Memphis police legal advisors have started a citywide tour of public forums this week to walk residents through the Kendrick Consent Decree and how it reins in police surveillance of political activity. The first session rolled out Tuesday at MPD's Crump Station, and officials say the roadshow will move through precincts across Memphis to spell out what officers can and cannot do around protests, organizing and online monitoring.
The Kendrick Consent Decree grew out of a 1976 lawsuit that challenged the Memphis Police Department's domestic intelligence unit and led to a 1978 federal court settlement that sharply restricts political surveillance, according to ACLU of Tennessee. The department says the decree is still in force, and a court-appointed monitoring team plus a 2025 sustainment proposal have kept oversight in place while naming MPD legal advisors as compliance officers, per the Memphis Police Department.
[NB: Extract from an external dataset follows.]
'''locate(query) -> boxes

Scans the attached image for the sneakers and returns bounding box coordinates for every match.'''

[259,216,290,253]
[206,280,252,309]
Senior Legal Advisor Jimmy Thomas told Action News 5, "We don't want to be in a position where it looks like the city is trying to impede or chill the First Amendment rights of individuals in the city," adding that the forums are meant to clarify "what the police department can and cannot do" under the decree. City officials are pitching the sessions as outreach meant to clear up confusion about social-media checks and investigative steps that might brush up against political expression.
What the decree actually bars
At its core, the order forbids "political intelligence" – the covert collection or maintenance of files about people's political or protest-related activities – and it lays out written rules for social-media searches and information-sharing with outside agencies, according to the Memphis Police Monitor. Those limits mean organizers, protesters, and other residents are generally protected from being targeted by MPD unless there is separate evidence of criminal activity.
Why advocates are watching
The forums land amid renewed scrutiny of how the city coordinates with federal and state partners and whether that cooperation could create workarounds to the decree. Local coverage and civil-rights advocates have pressed for strict enforcement; the Memphis Flyer reported that advocates asked city leaders to guarantee the decree would be followed during task-force deployments.
How to learn more and take part
Residents can read the decree text and monitoring reports on the Memphis Police Department consent decree page and on the Memphis Police Monitor, which publishes key court orders and filings. The department is taking sign-ups and posting precinct schedules for the walk-in sessions, and Action News 5 has listed the first dates and locations for those neighborhood forums.
Legal oversight and next steps
Federal court oversight remains active, with the Kendrick docket and consent decree orders preserved in public records and legal clearinghouses that document the case. If monitors or plaintiffs find violations, the court can order corrective measures and sanctions, which help explain the department's emphasis on outreach and training around the decree.